Scriabin’s wife Tatiana wrote in a 1907 letter that his Piano Sonata No 5 was “extraordinary”. The same can be said of Stephen Hough’s rendition in new release Scriabin & Janácˇek: Sonatas & Poems. Hough opens the album with this musical concoction of chaos and bliss, exhibiting power through his overtly expressive and dynamic performance, before progressing to Janácˇek’s cycle On the Overgrown Path. Though a comparatively delicate work, Hough’s presence isn’t diminished. His performance of A Blown-away Leaf (Book 1, No 2) is a sentimental caress, later offset by a startlingly intense The Frydek Madonna (Book 1, No 4).

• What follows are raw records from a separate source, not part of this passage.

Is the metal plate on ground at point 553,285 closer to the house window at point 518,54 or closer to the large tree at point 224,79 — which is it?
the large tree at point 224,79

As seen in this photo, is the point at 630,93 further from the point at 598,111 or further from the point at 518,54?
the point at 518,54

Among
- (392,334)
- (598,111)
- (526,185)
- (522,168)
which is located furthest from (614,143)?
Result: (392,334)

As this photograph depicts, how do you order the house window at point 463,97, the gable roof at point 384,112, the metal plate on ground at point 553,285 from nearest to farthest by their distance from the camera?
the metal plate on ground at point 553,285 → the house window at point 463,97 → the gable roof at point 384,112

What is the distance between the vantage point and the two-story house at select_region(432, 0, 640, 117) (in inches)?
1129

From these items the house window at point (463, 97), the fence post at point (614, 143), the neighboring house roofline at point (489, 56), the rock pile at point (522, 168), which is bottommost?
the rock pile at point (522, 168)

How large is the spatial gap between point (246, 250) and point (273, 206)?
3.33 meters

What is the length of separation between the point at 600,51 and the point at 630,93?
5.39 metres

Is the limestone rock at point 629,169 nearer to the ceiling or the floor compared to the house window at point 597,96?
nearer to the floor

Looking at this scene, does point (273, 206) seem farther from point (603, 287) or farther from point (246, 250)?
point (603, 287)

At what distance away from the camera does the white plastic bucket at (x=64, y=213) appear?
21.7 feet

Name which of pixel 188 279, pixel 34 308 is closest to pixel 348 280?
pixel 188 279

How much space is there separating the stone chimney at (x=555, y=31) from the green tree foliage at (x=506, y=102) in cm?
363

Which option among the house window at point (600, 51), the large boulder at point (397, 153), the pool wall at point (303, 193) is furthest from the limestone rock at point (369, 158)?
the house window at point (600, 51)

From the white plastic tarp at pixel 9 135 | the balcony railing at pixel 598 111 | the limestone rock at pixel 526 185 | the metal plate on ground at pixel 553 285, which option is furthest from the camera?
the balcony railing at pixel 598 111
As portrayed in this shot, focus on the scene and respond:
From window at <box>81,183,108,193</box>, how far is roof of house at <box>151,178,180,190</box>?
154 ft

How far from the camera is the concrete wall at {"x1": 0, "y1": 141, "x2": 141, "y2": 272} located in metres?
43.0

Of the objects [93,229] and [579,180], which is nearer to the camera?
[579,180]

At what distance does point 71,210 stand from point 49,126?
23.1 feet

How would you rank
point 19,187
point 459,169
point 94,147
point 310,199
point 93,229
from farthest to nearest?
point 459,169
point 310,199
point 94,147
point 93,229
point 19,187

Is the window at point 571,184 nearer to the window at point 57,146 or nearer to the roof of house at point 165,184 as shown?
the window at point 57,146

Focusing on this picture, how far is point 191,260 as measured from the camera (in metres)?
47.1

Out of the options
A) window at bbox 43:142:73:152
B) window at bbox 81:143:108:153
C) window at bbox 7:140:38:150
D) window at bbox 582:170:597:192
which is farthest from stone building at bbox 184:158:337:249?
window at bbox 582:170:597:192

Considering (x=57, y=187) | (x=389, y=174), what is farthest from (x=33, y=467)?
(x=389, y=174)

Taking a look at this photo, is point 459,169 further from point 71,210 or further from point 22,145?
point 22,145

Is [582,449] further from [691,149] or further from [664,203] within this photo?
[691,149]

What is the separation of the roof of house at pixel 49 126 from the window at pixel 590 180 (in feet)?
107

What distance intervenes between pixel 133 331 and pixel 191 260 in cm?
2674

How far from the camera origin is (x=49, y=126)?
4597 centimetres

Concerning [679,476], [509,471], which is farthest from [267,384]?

Scriabin soon returns with a jolt in his Deux Poèmes, Op. 32 – a musical contrast in fine taste which is felt throughout the release as the two composers’ works are interwoven. In fact the differences between Scriabin and Janácˇek grow fainter as the album progresses, with Hough’s musical approach and impeccable performance creating a sense of unity between them. Janácˇek’s Piano Sonata 1.X.1905 is a highlight and, well placed in the latter part of the album, it reveals Hough’s brooding dramaticism, preparing him for a final joyous release in the concluding Piano Sonata No 4 in F Sharp by Scriabin.

Stephen Hough in all his brilliance is certainly a pianist to be heard unaccompanied. With about 50 albums under his belt, this latest is a must-have for piano lovers.